In this study, an HT22 cell model with Ddx3x gene knockdown and a mouse model with Ddx3x gene knockdown in the mPFC were successfully established. The results demonstrated that Ddx3x gene knockdown led to retarded growth of HT22 cells and induced autism-like behaviors in mice. Proteomic, morphological, and electrophysiological analyses revealed: DEPs enriched in synaptic plasticity, PSD, and UPS pathways; reduced dendritic spine density/PSD size; and decreased mEPSC frequency.
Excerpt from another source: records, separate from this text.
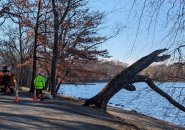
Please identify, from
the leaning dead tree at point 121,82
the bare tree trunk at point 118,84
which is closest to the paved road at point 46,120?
the leaning dead tree at point 121,82

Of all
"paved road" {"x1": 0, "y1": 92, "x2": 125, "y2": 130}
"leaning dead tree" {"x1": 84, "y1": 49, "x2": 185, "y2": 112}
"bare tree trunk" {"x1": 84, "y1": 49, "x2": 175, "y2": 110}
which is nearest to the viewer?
"paved road" {"x1": 0, "y1": 92, "x2": 125, "y2": 130}

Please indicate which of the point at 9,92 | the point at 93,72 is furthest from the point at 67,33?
the point at 9,92

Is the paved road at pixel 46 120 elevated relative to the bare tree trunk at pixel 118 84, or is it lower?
lower

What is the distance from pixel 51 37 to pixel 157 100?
3194 centimetres

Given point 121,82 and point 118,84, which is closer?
point 121,82

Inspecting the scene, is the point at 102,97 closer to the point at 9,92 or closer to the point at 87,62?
the point at 9,92

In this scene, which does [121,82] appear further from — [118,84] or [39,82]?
[39,82]

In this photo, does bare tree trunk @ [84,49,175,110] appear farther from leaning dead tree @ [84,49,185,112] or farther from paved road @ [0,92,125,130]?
paved road @ [0,92,125,130]

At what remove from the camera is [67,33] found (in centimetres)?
4144

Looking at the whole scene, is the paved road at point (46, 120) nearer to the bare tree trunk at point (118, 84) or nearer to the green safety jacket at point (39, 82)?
the bare tree trunk at point (118, 84)

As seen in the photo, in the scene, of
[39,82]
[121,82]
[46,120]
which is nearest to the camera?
[46,120]

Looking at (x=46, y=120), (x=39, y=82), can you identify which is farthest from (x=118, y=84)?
(x=46, y=120)

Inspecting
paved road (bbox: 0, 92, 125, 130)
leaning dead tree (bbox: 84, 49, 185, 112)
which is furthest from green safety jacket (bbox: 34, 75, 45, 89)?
paved road (bbox: 0, 92, 125, 130)

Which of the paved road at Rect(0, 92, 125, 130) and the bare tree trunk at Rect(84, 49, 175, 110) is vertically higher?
the bare tree trunk at Rect(84, 49, 175, 110)
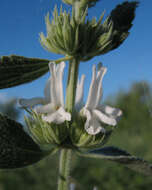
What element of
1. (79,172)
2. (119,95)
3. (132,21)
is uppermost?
(132,21)

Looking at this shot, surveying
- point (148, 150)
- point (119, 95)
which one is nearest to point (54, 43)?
point (148, 150)

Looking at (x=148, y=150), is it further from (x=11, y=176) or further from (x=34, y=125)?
(x=34, y=125)

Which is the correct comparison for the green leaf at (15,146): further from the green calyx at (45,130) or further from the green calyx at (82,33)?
the green calyx at (82,33)

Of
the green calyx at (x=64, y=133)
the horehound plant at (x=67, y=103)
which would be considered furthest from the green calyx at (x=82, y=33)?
the green calyx at (x=64, y=133)

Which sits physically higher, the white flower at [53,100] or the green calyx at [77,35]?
the green calyx at [77,35]

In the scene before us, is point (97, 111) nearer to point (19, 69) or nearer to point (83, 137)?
point (83, 137)

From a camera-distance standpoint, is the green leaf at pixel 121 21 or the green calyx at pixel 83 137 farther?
the green leaf at pixel 121 21

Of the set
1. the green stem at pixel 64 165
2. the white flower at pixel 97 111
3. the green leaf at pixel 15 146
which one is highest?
the white flower at pixel 97 111
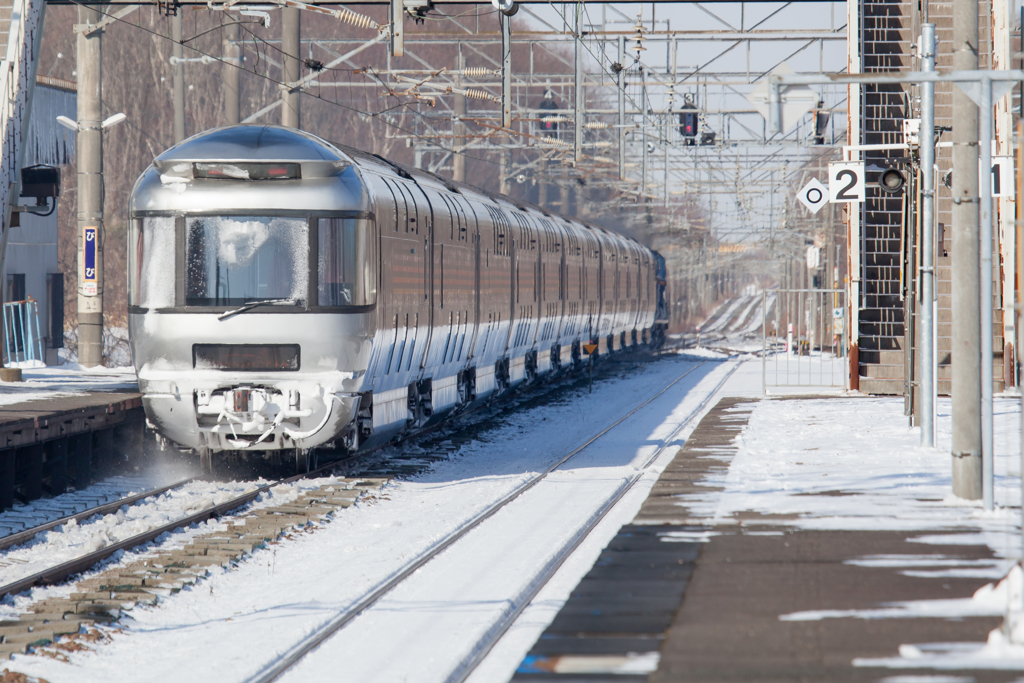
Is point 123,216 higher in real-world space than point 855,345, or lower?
higher

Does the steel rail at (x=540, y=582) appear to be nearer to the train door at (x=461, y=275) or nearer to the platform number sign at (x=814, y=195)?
the train door at (x=461, y=275)

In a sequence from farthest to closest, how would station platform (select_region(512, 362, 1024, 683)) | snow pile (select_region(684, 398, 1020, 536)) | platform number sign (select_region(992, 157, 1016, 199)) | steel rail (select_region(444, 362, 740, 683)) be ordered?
platform number sign (select_region(992, 157, 1016, 199)) → snow pile (select_region(684, 398, 1020, 536)) → steel rail (select_region(444, 362, 740, 683)) → station platform (select_region(512, 362, 1024, 683))

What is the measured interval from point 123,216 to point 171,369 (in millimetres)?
44995

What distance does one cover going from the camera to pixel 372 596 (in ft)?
27.8

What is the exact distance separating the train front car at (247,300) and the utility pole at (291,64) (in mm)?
11786

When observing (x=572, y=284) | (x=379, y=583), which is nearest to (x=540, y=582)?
(x=379, y=583)

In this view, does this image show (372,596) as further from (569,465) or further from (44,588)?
(569,465)

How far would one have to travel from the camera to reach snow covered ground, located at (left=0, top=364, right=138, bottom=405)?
1657 centimetres

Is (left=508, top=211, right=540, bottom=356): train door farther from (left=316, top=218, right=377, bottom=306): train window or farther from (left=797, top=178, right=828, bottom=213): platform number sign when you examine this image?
(left=316, top=218, right=377, bottom=306): train window

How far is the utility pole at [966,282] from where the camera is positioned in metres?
10.5

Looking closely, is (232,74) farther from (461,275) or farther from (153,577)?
(153,577)

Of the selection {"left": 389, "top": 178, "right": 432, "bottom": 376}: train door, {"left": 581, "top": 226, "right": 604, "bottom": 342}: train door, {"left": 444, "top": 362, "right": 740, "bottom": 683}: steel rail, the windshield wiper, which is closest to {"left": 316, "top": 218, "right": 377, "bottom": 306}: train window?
the windshield wiper

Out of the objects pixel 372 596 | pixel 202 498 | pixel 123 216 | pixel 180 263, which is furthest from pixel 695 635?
pixel 123 216

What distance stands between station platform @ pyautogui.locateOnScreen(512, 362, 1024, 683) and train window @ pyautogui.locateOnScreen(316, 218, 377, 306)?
342cm
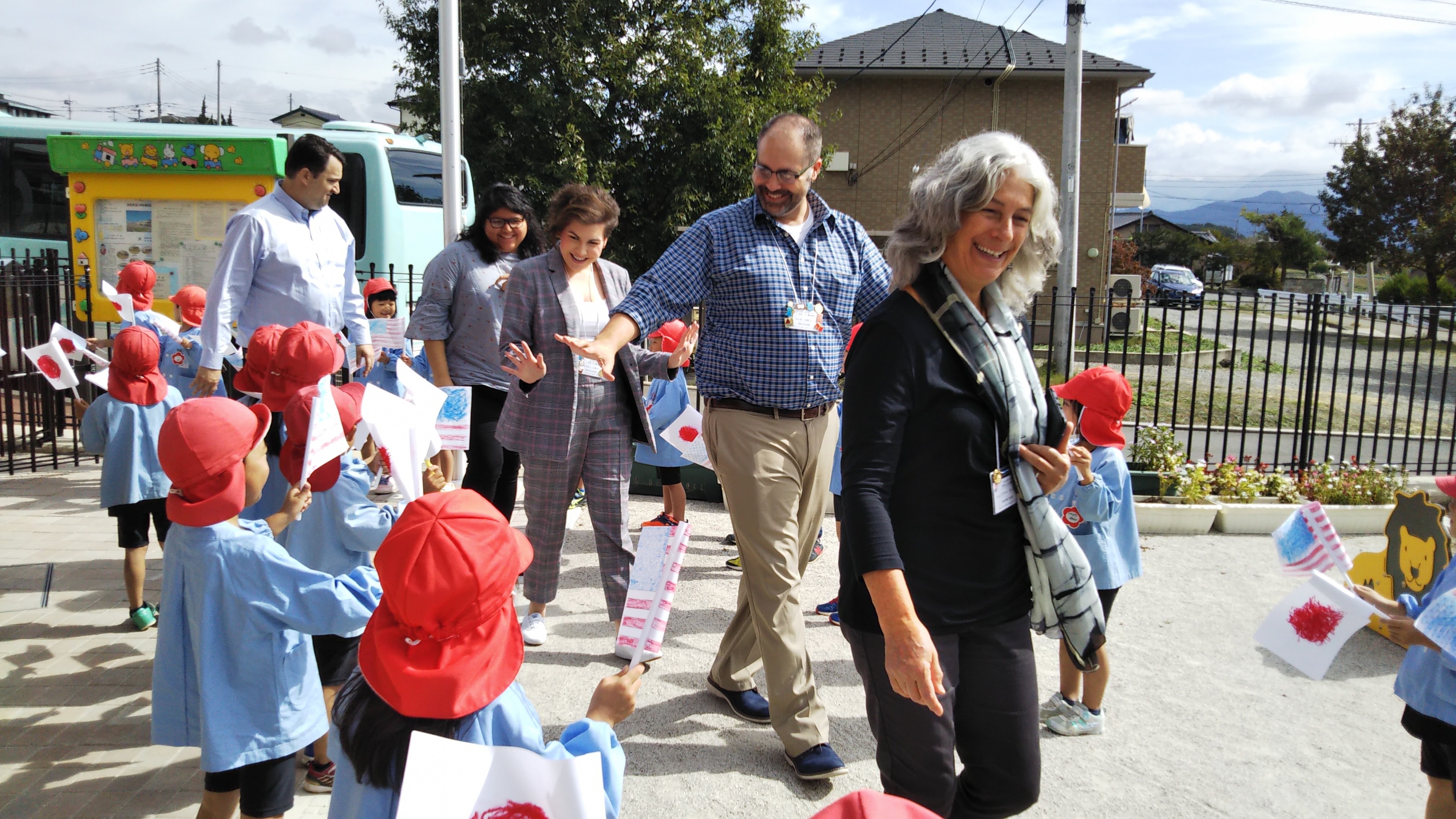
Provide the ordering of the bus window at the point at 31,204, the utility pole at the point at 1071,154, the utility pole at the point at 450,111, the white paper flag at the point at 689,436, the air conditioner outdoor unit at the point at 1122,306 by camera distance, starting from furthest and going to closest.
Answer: the bus window at the point at 31,204 → the utility pole at the point at 1071,154 → the air conditioner outdoor unit at the point at 1122,306 → the utility pole at the point at 450,111 → the white paper flag at the point at 689,436

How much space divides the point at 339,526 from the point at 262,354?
778 mm

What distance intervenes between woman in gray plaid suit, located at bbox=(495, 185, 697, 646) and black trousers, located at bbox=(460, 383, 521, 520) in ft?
1.96

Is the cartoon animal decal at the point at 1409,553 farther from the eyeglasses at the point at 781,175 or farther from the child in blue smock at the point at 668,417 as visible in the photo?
the child in blue smock at the point at 668,417

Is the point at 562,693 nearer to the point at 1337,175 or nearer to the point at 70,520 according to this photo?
the point at 70,520

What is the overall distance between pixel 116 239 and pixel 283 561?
356 inches

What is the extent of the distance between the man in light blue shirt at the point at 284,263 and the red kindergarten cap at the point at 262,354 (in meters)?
0.66

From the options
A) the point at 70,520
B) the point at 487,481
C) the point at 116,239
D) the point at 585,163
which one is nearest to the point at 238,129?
the point at 116,239

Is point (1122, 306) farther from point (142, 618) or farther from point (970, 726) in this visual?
point (142, 618)

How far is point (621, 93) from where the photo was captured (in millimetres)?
15828

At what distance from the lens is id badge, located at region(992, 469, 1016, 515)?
2119mm

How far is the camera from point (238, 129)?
11.6m

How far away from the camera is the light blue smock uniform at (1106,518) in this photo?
10.5 ft

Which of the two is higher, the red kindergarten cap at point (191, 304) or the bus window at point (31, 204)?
the bus window at point (31, 204)

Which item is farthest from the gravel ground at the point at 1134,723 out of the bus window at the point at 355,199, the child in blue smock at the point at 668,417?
the bus window at the point at 355,199
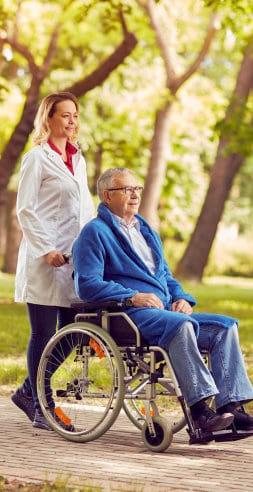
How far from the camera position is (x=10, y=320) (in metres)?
15.2

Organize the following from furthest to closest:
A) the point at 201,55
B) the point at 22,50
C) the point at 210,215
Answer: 1. the point at 210,215
2. the point at 201,55
3. the point at 22,50

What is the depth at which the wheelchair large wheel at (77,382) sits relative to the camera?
6.34 metres

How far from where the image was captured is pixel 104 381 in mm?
6625

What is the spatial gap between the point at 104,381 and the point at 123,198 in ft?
3.18

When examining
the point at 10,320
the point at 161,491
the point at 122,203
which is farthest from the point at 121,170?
the point at 10,320

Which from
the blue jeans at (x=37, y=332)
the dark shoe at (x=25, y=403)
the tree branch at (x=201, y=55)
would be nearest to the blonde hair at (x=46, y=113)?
the blue jeans at (x=37, y=332)

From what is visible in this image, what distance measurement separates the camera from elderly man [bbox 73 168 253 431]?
6105 millimetres

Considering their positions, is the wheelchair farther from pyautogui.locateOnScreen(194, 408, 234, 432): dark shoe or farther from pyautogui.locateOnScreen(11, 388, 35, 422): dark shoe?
pyautogui.locateOnScreen(11, 388, 35, 422): dark shoe

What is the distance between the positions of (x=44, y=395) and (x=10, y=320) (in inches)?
337

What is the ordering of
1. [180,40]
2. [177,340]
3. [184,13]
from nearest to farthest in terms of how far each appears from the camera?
1. [177,340]
2. [184,13]
3. [180,40]

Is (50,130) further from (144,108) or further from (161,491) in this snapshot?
(144,108)

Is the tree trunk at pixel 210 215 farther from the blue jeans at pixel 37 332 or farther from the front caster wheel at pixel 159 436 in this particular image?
the front caster wheel at pixel 159 436

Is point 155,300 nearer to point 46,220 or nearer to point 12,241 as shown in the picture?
point 46,220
These confirm Ddx3x deficiency impairs postsynaptic structure/function, inhibits excitatory synaptic transmission, and disrupts synaptic protein homeostasis (via suppressed UPS and protein folding)—key mechanisms linking Ddx3x mutation to ASD. Future studies will verify causality via knockout/re-expression, explore Ddx3x in non-neuronal cells and female mice, and clarify how DDX3X specifically regulates the expression and function of synaptic plasticity-related proteins as well as their impacts on neuronal communication and network function—deepening insights into DDX3X-related ASD pathogenesis.